What the task requires: Please copy everything from the row containing "How far is point" down to the last of the rows below, both included, word for word.
-=-=-=-=-
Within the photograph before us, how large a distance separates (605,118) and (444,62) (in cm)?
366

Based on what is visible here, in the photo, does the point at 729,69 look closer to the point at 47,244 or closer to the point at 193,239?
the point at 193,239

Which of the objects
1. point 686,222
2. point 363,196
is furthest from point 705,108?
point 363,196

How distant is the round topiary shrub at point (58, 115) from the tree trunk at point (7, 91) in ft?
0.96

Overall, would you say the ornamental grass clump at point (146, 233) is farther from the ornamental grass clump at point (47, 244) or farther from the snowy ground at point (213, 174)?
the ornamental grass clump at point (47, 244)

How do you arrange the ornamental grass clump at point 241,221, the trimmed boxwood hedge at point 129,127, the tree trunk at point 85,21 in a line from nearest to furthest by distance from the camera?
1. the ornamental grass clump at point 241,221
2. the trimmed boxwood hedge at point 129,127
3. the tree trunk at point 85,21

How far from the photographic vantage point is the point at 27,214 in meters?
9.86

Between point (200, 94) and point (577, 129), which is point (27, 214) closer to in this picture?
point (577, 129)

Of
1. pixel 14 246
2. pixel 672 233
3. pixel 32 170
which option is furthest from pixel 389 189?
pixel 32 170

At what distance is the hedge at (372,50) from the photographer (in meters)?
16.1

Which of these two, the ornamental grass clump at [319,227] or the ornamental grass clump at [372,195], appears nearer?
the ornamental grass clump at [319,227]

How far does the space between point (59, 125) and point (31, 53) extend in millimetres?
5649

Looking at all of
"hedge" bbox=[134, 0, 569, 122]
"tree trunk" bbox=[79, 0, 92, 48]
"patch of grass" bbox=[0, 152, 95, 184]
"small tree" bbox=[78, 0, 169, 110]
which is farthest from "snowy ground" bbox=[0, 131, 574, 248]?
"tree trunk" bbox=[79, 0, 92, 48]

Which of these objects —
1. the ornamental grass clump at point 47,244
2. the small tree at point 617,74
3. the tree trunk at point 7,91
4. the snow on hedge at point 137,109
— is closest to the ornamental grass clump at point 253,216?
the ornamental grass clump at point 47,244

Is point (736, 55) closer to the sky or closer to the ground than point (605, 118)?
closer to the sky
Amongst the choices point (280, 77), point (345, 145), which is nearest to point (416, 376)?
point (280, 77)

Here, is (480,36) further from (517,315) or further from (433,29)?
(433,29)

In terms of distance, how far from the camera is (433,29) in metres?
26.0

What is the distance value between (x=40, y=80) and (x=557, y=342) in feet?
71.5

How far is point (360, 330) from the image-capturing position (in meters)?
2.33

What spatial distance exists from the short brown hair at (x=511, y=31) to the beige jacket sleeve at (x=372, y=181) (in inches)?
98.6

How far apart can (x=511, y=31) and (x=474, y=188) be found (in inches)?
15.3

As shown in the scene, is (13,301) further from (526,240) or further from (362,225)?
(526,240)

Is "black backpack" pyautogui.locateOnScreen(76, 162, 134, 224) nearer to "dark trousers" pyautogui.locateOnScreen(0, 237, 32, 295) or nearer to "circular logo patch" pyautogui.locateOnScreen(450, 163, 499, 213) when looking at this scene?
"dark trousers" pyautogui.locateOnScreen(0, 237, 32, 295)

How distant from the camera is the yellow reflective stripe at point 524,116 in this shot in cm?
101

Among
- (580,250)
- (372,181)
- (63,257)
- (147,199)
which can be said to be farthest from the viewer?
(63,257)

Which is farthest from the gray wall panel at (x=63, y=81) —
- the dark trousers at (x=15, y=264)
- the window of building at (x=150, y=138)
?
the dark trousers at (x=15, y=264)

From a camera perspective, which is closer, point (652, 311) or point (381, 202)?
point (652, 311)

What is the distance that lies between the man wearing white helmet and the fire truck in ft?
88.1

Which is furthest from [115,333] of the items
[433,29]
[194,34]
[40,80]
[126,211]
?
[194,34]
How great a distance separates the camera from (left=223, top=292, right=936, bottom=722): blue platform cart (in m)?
-=-=-=-=-
Task solution:
How far is point (360, 330) from the image-capturing position (in meters)?
2.33

What spatial distance exists from the short brown hair at (x=511, y=31) to the beige jacket sleeve at (x=372, y=181) (in inches)?
98.6

How far apart can (x=511, y=31) and (x=474, y=188) be found (in inches)?
15.3

As shown in the scene, is (13,301) further from (526,240) or further from (362,225)?
(526,240)

Is "black backpack" pyautogui.locateOnScreen(76, 162, 134, 224) nearer to "dark trousers" pyautogui.locateOnScreen(0, 237, 32, 295) or nearer to "circular logo patch" pyautogui.locateOnScreen(450, 163, 499, 213) when looking at this scene?
"dark trousers" pyautogui.locateOnScreen(0, 237, 32, 295)

How distant from the camera is the yellow reflective stripe at point 524,116 in this shot in cm?
101

Among
- (580,250)
- (372,181)
- (63,257)
- (147,199)
which can be said to be farthest from the viewer?
(63,257)

Which is farthest from the gray wall panel at (x=63, y=81) —
- the dark trousers at (x=15, y=264)
- the window of building at (x=150, y=138)
?
the dark trousers at (x=15, y=264)

From a camera perspective, which is closer, point (652, 311) or point (381, 202)?
point (652, 311)

What is the distance that lies between the man wearing white helmet and the fire truck in ft?
88.1

Which is furthest from [115,333] of the items
[433,29]
[194,34]
[40,80]
[126,211]
?
[194,34]
How great a distance separates the camera from (left=223, top=292, right=936, bottom=722): blue platform cart (in m)?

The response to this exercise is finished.